The opioid epidemic, as we now know it in America, is confounding, terrifying. Those who have become slaves to the drug understand how this happened. We also realize that fixing it is unfeasible. The only way to keep even the slightest hope alive is to keep people — users and addicts — alive.

There is another thing 12-Step program members say, often after someone has relapsed and returned to the club, head hanging.

“As long as you are alive, no matter how much turmoil you might feel, you stand a chance. Just. Stay. Alive.”

* * *

It’s summer 2017 and a tiny girl sees the ocean for the first time. She scrambles from my arms and toddles fast and fearlessly into the surf.

“Shit,” deadpans my dad. Another caution-be-damned child, he’s thinking.

A gentle wave splashes her face just before I swoop her up and she spits and laughs and insists, “down!”

She runs, manic, in wide circles, evading anyone who might try to stop her, in and out of the water, pausing to point at ships and windsurfers. “Aha!” she exclaims. Like she just discovered life’s secrets.

Her joy is so infectious that a crowd gathers, giggles along with us, until, concurrent with the setting sun, the cherub plops prostrate on the wet sand, spent.

She is Issy, Cole’s daughter.

Cole is 22. He works two jobs. He engages in long, thoughtful discussions about politics, social issues, music and movies and writes gut-wrenching poetry that he prefers to call rap.

He stayed alive, so we still get to celebrate Christmas and birthdays. We did not become zombies. We don’t have to live in a post-apocalyptic, dead-child world. So I clutch and hold and sear into my soul memories like that day on the beach. Or the sound of Morgan singing. The way Cole hugs me tightly when he comes and goes, and how Issy pats my sweet dog Seamus’s scruffy head and tries to say his name, “Shay!”

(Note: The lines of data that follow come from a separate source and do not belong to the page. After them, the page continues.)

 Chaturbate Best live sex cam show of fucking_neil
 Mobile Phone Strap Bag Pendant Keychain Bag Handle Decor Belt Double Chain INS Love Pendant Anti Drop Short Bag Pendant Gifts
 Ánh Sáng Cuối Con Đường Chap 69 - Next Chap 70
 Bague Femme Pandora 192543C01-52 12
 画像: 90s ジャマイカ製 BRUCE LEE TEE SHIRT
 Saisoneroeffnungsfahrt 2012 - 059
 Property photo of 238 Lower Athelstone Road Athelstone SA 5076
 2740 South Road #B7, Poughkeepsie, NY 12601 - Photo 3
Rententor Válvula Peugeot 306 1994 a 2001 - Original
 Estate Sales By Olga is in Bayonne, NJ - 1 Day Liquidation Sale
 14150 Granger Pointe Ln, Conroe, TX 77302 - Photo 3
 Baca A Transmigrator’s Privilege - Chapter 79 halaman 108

I have decided that Karma is bullshit.

At least in the simple, earthly sense I once feared, it is. I have written hundreds of articles by now, the grind of the contemporary reporter. Some of the articles are about loving, hardworking parents whose children are kidnapped, raped, beaten, killed or run down as they cross the street; others are about cheaters and egomaniacs elected to public office or mean-spirited chefs who land a TV show. A dying child is prayed over by hundreds of believers, and lives. The same community prays for a dying child, and he dies.

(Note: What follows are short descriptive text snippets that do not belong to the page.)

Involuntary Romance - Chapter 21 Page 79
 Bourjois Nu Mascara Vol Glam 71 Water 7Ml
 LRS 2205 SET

“Life doesn’t discriminate between the sinners and the saints.” It’s a line from “Hamilton,” which I saw on Broadway with Morgan. (That a sinner such as myself — a junky who left home for close to two years, who continues to make mistakes and keep secrets —scored Hamilton tickets is substantiation of its truth.)

The indiscriminate action of the universe makes me feel more detached from it, further away from comprehending it, less sure that God doesn’t Give you anything you cannot handle or Everything happens for a reason, those hackneyed yet comforting clichés.

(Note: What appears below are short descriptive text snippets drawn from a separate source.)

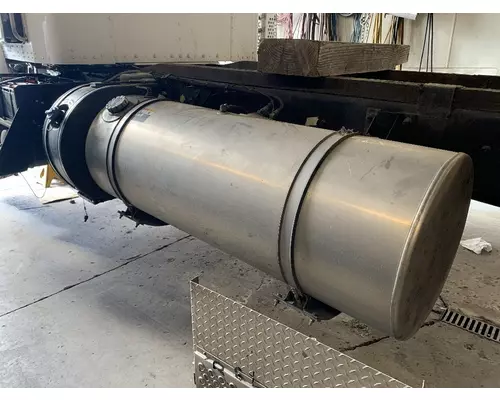 Fuel Tank KENWORTH T370 DTI Trucks
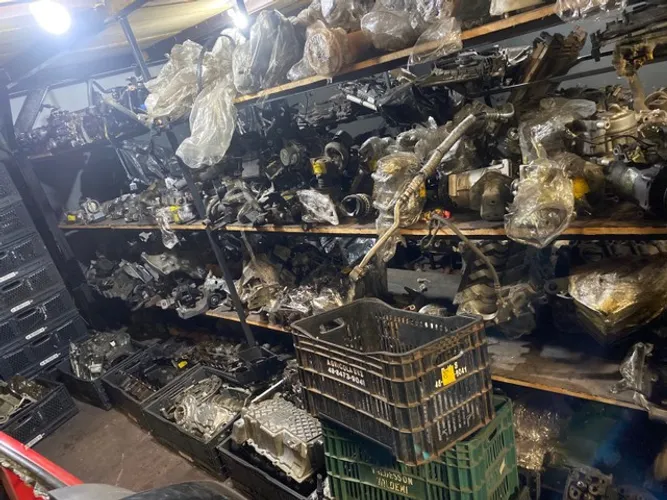 Compressor ,arranque ,alternador,Cabecote para carros nacionais e importados
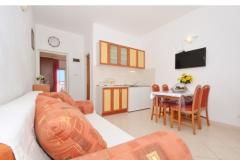 Apartmani Tonka Apartman 3 – APARTMAN 3 foto 2
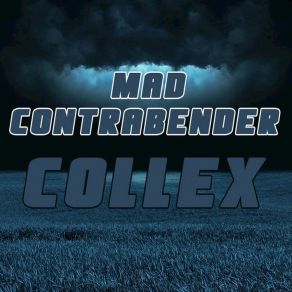 Download track The Gods Must Be Lazy Mad Contrabender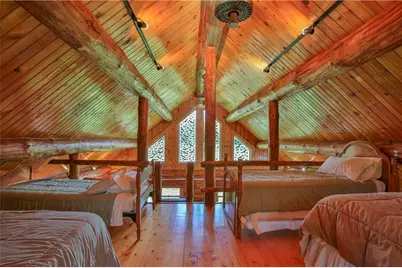 247125 Nehrbass Road, Athens, WI 54411 - Photo 39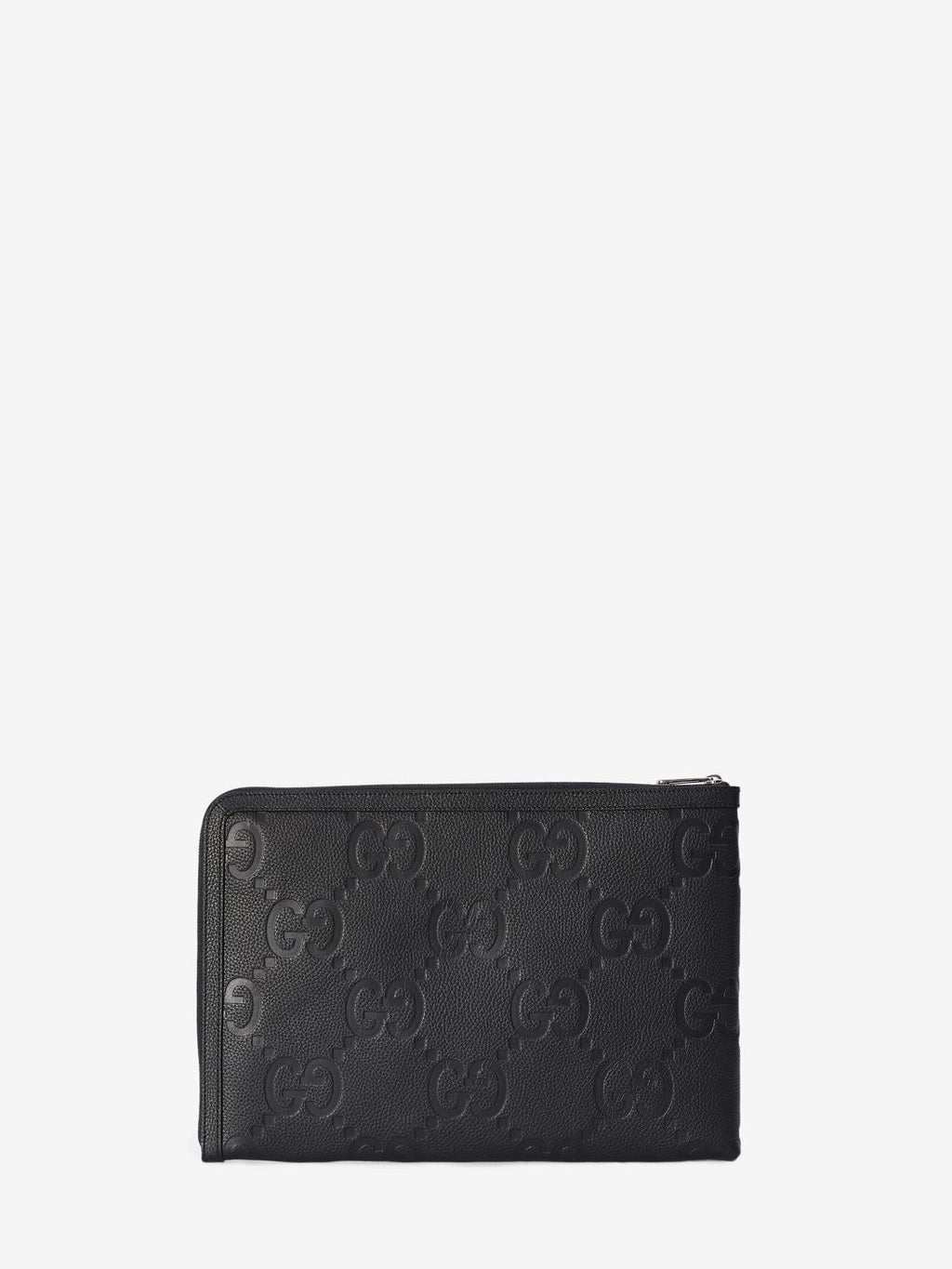 JUMBO GG POUCH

I haven’t of late felt the premonition of doom. But I am certain that both agonies and ecstasies, if not Fates and Furies, lie ahead.

Deep nights, when I am the only one awake, I wonder: What will the death toll look like when Issy is 16?

Will it come for her? Someone she loves?


By Christina Hughes Babb

Christina Hughes Babb is an award-winning journalist, writer and editor working in the Dallas/Fort Worth area for 15 years, or so.